Moreover, the claim that CISE and ECE have significant course duplication is weak at best. A careful study of all the courses taught by ECE and CISE in Fall 2011 and Spring 2012 shows a very small number of courses (four out of around 200 offered by the two departments in these semesters) that have a non trivial amount of duplication. Two are special topics courses taught by ECE that duplicate existing CISE courses. This could been easily prevented if ECE had checked the graduate catalog before offering special topics courses. (At UF, special topics courses are not subject to the usual mechanisms for course approval that have been put in place to prevent duplication of established courses.) The other duplications would not be considered wasteful. More specifically:Two courses in embedded systems (CDA 5636 and EEL 6935). The course offered by CISE is a regular approved course that appears in the graduate catalog. The course offered by ECE is a special topics course.
Two courses on distributed systems (COP5615 and EEL 6935). The course offered by CISE is an established course that appears in the graduate catalog and is part of the core curriculum for PhD students in the systems area.

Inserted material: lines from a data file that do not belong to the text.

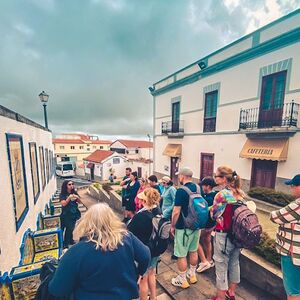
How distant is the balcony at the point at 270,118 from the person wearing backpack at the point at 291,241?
6.35 metres

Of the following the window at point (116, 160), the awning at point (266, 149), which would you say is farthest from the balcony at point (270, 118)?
the window at point (116, 160)

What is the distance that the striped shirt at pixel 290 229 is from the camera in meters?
1.86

The course offered by ECE is a special topics courses.
A graduate architecture course offered by CISE (CDA 5155) in both semesters with enrollments of 62 and 70, and in ECE (EEL 5764) with an enrollment of 107. Certainly the total enrollment supports three sections. The CISE course is part of the core curriculum for PhD students in the systems area.
Courses in AI (CAP5635)/Machine intelligence (EEL 6841) with some duplication of material but different emphasis. These content of these courses has been examined and discussed by faculty members in both departments, and students are allowed to take both.

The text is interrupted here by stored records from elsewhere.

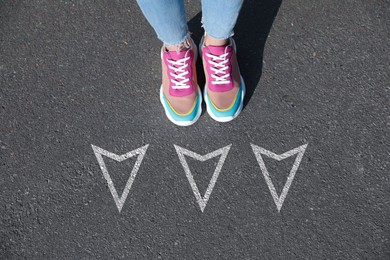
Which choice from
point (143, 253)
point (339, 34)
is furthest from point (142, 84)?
point (339, 34)

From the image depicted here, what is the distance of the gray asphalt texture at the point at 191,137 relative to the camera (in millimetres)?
2471

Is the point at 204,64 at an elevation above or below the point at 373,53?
above

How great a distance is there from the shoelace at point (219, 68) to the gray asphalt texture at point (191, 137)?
0.81 feet

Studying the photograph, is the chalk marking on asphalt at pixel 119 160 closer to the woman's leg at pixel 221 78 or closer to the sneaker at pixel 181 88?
the sneaker at pixel 181 88

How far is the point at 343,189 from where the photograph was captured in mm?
2490

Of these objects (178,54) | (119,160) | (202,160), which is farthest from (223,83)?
(119,160)

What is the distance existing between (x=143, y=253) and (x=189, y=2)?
160 cm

The second document, available here, lists off other AAU universities in the United States and how they structure their CISE and ECE departments. Of the 61 universities examined, only 8 had departments that combined ECE and CS fields; in 7 of these, CS and ECE operated as separate divisions or labs; only one was a truly merged department, and it has under 40 faculty members altogether. Merged CS and ECE departments are not common at all! The document also lists six stand-alone Colleges of Computing, and gives many reasons why a combined EE and CS department is not popular and why a stand-alone College of Computing makes more sense.

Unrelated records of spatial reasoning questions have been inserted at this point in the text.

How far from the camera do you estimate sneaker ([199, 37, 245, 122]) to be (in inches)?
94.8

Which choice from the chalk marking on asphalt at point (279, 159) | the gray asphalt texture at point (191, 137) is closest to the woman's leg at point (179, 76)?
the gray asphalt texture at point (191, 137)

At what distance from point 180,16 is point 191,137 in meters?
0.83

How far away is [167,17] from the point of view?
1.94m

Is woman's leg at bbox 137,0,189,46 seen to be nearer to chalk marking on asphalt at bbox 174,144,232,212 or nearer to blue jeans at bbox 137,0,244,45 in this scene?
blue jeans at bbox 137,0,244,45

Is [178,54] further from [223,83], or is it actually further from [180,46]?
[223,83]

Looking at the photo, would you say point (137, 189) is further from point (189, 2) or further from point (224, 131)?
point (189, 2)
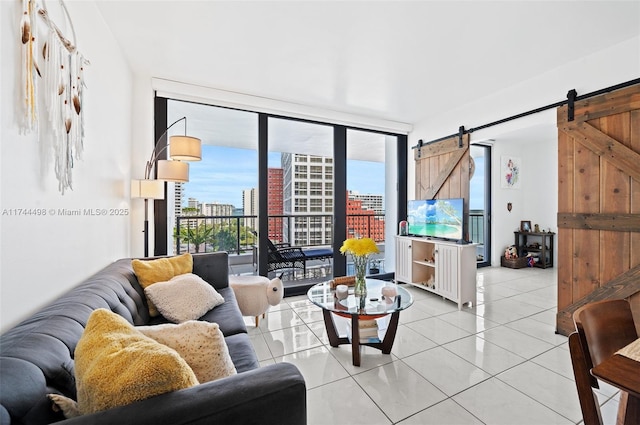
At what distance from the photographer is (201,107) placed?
3.49 m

The third claim above is simply false. The issue was not mentioned as a concern in any recent ABET visits. TAMU (Texas A&M university) has a similar structure of joint administration of the CE program by 2 departments, and the ABET evaluation was not a concern there either. A TAMU faculty member says:
“We have a CE program shared between our CSE department and the ECE department, and recently went through an ABET review (Fall 2010). The program’s being shared between the departments was never raised as an issue by the reviewers, and was not even listed as a concern (note: it is one program, but jointly administered by two departments; I don’t know if that’s how yours is). In fact, the CE review of ABET went more smoothly than the CS version did; neither had any weaknesses, and concerns had nothing to do with there being a shared program. To say that a shared program is incompatible with ABET accreditation is absolutely false.”